* TEXTE PRÉSENTÉ:
Craterface

Lonely Grave

29/06/2018

Discouraged Records

C’est l’histoire de trois mecs qui lors de l’hiver 2016 ont décidé de jouer ensemble, en utilisant le minimum d’équipement, et en se bombardant chanteurs à part entière. Ce jour-là, à Umeå, la terre a tremblé, mais les secousses se font ressentir dans toute l’Europe à présent, puisque les trois lascars ont trouvé une structure nationale pour diffuser leur bordel ambiant. Chose qui n’était pas gagnée au départ, au regard de la misanthropie artistique dont ils font preuve, et à la densité du Crossover qu’ils proposent. Pas d’autre identité à leur accoler, puisqu’ils tiennent à leur anonymat, mais un premier EP à signaler, qui au regard des standards des styles pratiqués ressemble quand même méchamment à un LP. En onze morceaux et dix-sept minutes, les suédois de LONELY GRAVE nous prouvent que leur pays n’est pas que vintage fashion ou Crust aphone, et que les modes ne sont pas forcément adoptées par tout le monde. Car dans le leur, c’est plutôt le Grind et le Powerviolence qui déterminent la direction, et autant dire qu’elle ressemble à une vilaine impasse encombrée d’une foule interlope qui ne vous veut pas que du bien. Pas grand-chose d’autre à déballer concernant leurs plus sombres secrets, mais ce Craterface qui tente de les percer à jour tout en opacifiant encore un peu plus la réalité. Dignes héritiers d’un Hardcore à tendance Grind des origines, les LONELY GRAVE jouent une musique très vilaine, en forme de bruit à peine maîtrisé, qui se contente souvent du minimum pour irriter, et qui sombre parfois dans le Harsh Noise le plus cru pour subtilement agacer (« Craterface », MERZBOW délocalisé en Suède, et il se les gèle).

* TÂCHE À RÉALISER:
Répondez à ces questions d'après le texte présenté.
(a) À quel moment les trois membres de LONELY GRAVE ont-ils décidé de jouer ensemble, et dans quelle ville ?
(b) Combien de morceaux compte le premier EP, et quelle est sa durée ?
(c) Quels deux styles déterminent la direction du groupe ?

* MATÉRIEL FOURNI:
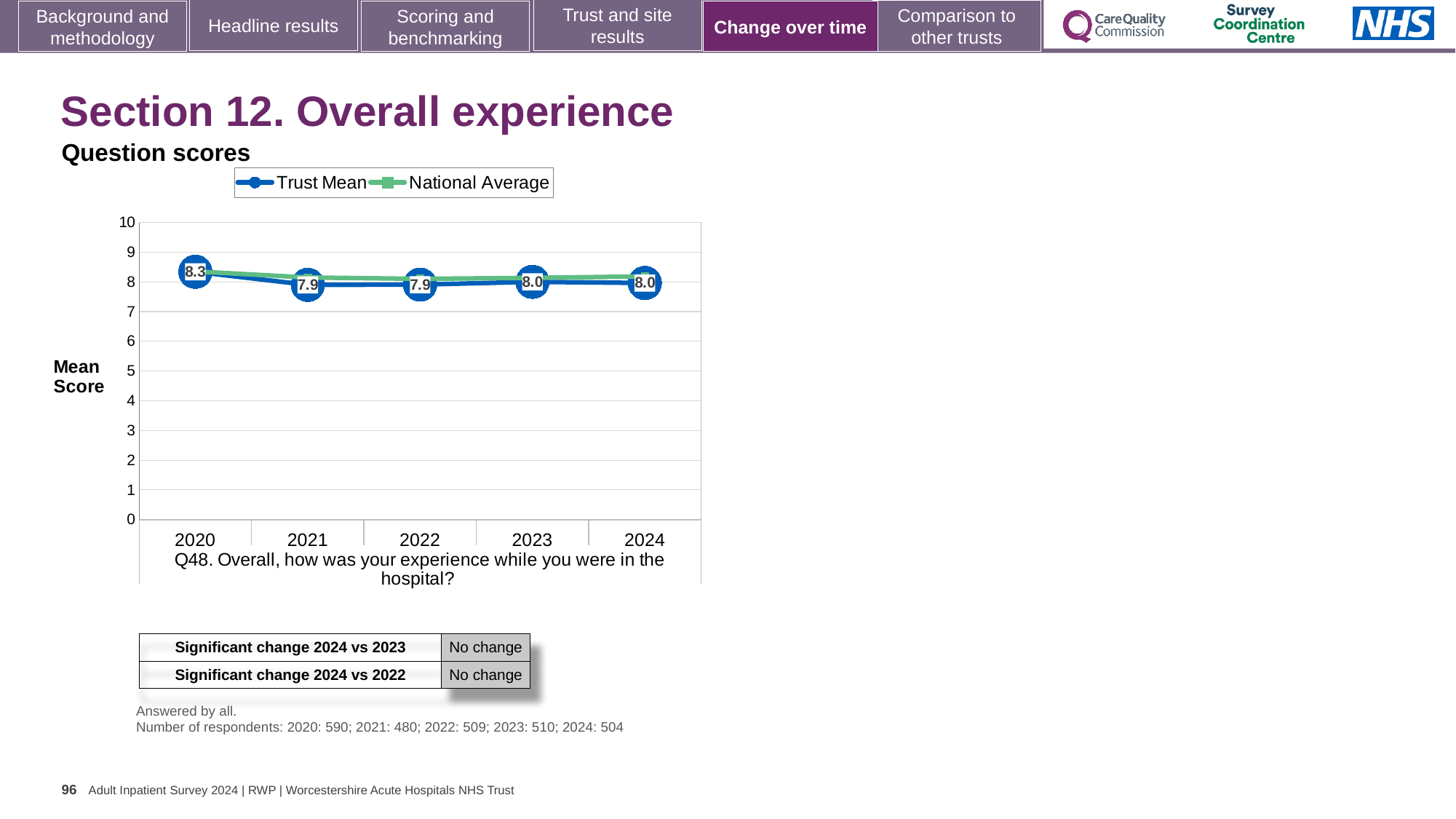
What is the difference between the Trust Mean scores for 2020 and 2021? 0.4 How many years are plotted on the x axis? 5 What is the Trust Mean score for 2023? 8.0 What is the Trust Mean score for 2021? 7.9 In which year is the Trust Mean score highest? 2020 What is the Trust Mean score for 2020? 8.3 Is the National Average value for 2022 greater or less than 7? greater What kind of chart is shown on the slide? Line chart Which year has the larger Trust Mean score, 2020 or 2024? 2020 Does the Trust Mean score rise or fall from 2020 to 2021? Fall What is the Trust Mean score for 2024? 8.0 How many series does the legend list? 2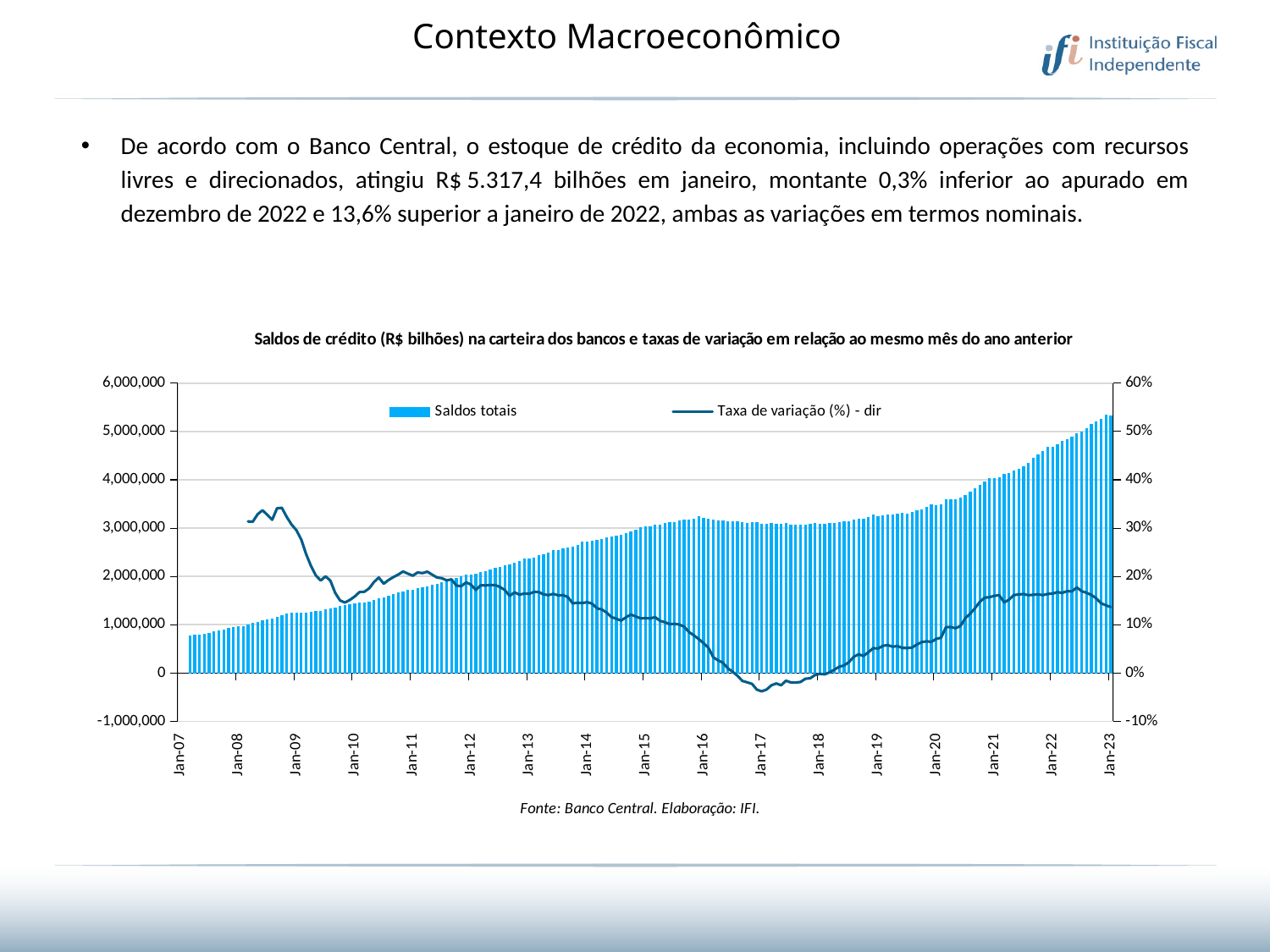
Is the Saldos totais value at Jan-23 greater or less than 5,000,000? greater Which series is plotted as bars in the chart? Saldos totais What kind of chart is shown on the slide? A combined bar and line chart Is the Saldos totais value at Jan-07 greater or less than 1,000,000? less At which labelled date on the x axis is the Saldos totais bar highest? Jan-23 How many series does the chart legend list? 2 Does the Taxa de variação line rise or fall between Jan-08 and Jan-17? Fall At which labelled date on the x axis is the Saldos totais bar lowest? Jan-07 Is the Saldos totais bar larger at Jan-22 or at Jan-12? Jan-22 Is the Taxa de variação value at Jan-17 greater or less than 0%? less Do the Saldos totais bars generally rise or fall from Jan-07 to Jan-23? Rise Which series is plotted against the right-hand axis? Taxa de variação (%) - dir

* RÉPONSE ATTENDUE:
(a) Ils ont décidé de jouer ensemble lors de l'hiver 2016, à Umeå.
(b) Le premier EP compte onze morceaux et dure dix-sept minutes.
(c) Ce sont le Grind et le Powerviolence.